Дрожь машин казалась ближе. Как пыхтение при тяжелой работе. Смазанные маслом валы крутились, каждый в свою сторону, в чреве «Сурабаи». Под своим голым телом Финтан чувствовал влажную простыню. Ему приснилось, будто он обмочил постель. В испуге проснулся. Все его тело оказалось покрыто крошечными прозрачными пузырьками, которые он расчесывал во сне. Это было ужасно. Доктор Ланг, которого позвала May, наклонился над койкой, осмотрел тело Финтана, не прикасаясь к нему, и сказал лишь, с забавным эльзасским акцентом: «Бедуинская чесотка, дорогая мадам». В корабельной аптеке он нашел банку с тальком, и May стала припудривать прыщики, очень нежно касаясь кожи рукой. В итоге оба смеялись. Подумаешь, только и всего-то. May говорила: «Куриная болезнь!..»
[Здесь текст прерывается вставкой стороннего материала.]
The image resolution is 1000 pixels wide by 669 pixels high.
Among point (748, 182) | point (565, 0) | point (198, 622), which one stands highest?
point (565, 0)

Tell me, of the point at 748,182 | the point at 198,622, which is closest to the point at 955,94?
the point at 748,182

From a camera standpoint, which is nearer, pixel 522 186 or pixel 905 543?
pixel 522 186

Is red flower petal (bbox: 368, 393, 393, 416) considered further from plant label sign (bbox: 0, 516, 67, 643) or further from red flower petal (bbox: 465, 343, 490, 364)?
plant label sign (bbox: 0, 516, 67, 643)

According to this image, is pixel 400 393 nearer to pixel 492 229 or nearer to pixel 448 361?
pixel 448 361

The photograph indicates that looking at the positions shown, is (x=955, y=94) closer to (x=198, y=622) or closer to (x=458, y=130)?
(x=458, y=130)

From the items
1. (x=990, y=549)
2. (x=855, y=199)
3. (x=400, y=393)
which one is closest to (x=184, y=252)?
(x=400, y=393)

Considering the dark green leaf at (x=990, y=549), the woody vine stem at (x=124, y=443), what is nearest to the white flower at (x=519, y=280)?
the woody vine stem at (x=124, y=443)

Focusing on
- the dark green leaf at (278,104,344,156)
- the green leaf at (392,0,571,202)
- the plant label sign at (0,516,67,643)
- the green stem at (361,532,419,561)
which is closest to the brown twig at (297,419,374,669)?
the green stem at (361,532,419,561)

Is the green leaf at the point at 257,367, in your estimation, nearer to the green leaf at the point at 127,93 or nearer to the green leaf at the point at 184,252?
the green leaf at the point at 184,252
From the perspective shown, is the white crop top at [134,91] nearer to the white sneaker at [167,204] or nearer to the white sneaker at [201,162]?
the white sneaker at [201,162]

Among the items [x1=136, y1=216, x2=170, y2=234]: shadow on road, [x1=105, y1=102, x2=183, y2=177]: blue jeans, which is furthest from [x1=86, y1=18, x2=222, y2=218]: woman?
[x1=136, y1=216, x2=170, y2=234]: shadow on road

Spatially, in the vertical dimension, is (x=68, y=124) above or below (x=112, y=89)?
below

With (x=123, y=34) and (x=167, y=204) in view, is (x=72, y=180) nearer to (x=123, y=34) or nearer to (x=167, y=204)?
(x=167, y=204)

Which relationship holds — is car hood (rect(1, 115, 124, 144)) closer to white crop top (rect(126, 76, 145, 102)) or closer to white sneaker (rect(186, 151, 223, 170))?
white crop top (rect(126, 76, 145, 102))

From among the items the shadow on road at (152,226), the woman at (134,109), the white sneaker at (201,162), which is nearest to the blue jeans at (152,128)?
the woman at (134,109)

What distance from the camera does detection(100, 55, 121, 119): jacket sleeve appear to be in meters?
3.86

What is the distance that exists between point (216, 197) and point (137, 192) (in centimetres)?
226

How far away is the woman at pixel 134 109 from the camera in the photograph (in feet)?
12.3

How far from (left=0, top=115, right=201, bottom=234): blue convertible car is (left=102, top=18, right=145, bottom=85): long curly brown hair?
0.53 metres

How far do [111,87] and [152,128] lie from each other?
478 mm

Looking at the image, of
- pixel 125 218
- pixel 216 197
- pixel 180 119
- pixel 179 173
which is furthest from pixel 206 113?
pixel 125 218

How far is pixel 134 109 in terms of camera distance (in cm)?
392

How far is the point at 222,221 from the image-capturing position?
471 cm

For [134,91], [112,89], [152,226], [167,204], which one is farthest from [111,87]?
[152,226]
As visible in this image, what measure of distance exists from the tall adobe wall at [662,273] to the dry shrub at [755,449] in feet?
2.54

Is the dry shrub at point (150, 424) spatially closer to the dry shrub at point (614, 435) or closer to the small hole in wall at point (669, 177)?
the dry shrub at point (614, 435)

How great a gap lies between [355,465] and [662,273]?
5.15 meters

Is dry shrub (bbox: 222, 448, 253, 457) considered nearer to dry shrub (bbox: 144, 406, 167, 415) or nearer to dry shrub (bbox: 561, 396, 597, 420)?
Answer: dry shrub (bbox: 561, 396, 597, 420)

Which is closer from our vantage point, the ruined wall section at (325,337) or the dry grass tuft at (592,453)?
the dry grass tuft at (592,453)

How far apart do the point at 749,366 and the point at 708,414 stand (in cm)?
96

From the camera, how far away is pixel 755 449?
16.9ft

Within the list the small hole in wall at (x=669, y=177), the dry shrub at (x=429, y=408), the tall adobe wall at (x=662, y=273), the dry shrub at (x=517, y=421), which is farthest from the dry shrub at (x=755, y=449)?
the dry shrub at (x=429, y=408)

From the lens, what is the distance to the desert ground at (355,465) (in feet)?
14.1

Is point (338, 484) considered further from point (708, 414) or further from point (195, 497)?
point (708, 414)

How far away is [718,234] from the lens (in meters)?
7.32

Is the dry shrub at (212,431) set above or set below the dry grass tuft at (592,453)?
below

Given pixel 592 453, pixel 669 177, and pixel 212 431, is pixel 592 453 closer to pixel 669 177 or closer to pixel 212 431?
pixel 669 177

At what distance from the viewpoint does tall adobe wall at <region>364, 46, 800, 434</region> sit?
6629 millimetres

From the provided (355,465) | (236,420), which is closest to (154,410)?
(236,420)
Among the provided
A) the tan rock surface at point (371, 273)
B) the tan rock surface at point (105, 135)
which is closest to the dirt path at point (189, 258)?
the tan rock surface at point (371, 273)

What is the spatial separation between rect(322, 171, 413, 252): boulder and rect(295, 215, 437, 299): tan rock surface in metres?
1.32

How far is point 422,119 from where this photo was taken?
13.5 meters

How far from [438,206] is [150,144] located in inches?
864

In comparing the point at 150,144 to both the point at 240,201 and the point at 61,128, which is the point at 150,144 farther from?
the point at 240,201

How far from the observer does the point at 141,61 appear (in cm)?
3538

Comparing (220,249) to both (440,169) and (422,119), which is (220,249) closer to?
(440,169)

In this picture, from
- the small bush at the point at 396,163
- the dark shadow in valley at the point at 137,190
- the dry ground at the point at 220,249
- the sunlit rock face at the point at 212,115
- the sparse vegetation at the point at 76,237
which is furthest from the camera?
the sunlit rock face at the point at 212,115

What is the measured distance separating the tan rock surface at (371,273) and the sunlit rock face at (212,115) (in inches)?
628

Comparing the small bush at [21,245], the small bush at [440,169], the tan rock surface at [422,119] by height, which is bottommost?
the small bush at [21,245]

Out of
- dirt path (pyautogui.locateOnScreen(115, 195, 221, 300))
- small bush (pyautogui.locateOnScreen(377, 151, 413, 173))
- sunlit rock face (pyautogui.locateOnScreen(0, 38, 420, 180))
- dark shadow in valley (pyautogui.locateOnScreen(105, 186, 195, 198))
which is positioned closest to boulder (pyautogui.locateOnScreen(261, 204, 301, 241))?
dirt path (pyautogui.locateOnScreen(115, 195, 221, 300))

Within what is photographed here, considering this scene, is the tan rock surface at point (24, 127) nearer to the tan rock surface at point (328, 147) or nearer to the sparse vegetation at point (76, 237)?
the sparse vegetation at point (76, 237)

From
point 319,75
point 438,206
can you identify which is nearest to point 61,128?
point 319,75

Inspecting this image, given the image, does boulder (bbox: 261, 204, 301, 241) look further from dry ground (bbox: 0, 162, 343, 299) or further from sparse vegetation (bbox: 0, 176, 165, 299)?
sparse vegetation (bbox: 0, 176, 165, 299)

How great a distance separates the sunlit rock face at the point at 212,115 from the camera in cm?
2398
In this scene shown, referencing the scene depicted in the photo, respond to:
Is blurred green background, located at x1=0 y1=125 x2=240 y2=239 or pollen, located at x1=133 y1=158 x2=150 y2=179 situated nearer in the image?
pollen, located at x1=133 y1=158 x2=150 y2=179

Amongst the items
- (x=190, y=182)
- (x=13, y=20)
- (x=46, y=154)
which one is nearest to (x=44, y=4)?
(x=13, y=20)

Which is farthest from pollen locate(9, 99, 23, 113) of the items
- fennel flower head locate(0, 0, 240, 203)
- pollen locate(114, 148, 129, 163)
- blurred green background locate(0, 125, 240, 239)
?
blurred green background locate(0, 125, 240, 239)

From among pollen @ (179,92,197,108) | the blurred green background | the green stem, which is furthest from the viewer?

Дни казались ужасно длинными. Из-за летнего света, быть может, или же из-за горизонта, такого далекого, где взгляду не за что зацепиться. Все равно что долго ждать чего-нибудь час за часом, когда потом уже и не знаешь, чего ждешь. После завтрака May оставалась в столовой, у грязного окна, которое затуманивало цвет моря. Писала. Положив листок белой бумаги на стол красного дерева, поставив чернильницу в углублении для стакана и слегка наклонив голову. У нее вошло в привычку закуривать сигарету, «Плэйере», они продавались пачками по сто штук за стойкой у стюарда. Она оставляла сигарету тлеть в стеклянной пепельнице с выгравированной монограммой «Холланд Африка лайн» и писала. То ли какие-то рассказы, то ли письма, она и сама не очень-то понимала. Слова. Начинала, не зная, куда ее поведет, по-французски, по-итальянски, иногда даже по-английски, не важно. Просто ей нравилось это делать — грезить, глядя на море, под сладкий змеившийся дымок, писать под медленную качку корабля, безостановочно двигавшегося вперед, час за часом, день за днем, навстречу неизвестности. Потом жар солнца раскалял палубу и приходилось покинуть столовую. Писать, слушая шелест воды вдоль борта, словно поднимаясь по бесконечной реке.
Она писала:
«Сан-Ремо, площадь, тень многоствольных деревьев, фонтан, облака над морем, скарабеи в теплом воздухе.
Я чувствую дыхание на своих глазах.
В руках держу добычу тишины.
Жду трепета твоего взгляда на моем теле.
Во сне этой ночью я видела тебя в конце грабовой аллеи во Фьезоле. Ты был как слепой, который ищет свой дом. Снаружи доносились голоса, бормотавшие проклятья или молитвы.
Я помню, ты говорил мне о смерти детей, о войне. Не прожитые ими годы пробивают зияющие дыры в стенах наших домов».
Она писала:
«Джеффри, ты во мне, я в тебе. Время, которое нас разлучило, больше не существует. В следах на море, в пенных знаках, я прочла память о тебе. Я не могу утратить то, что вижу, не могу забыть то, что я есть. Только ради тебя я пустилась в это путешествие».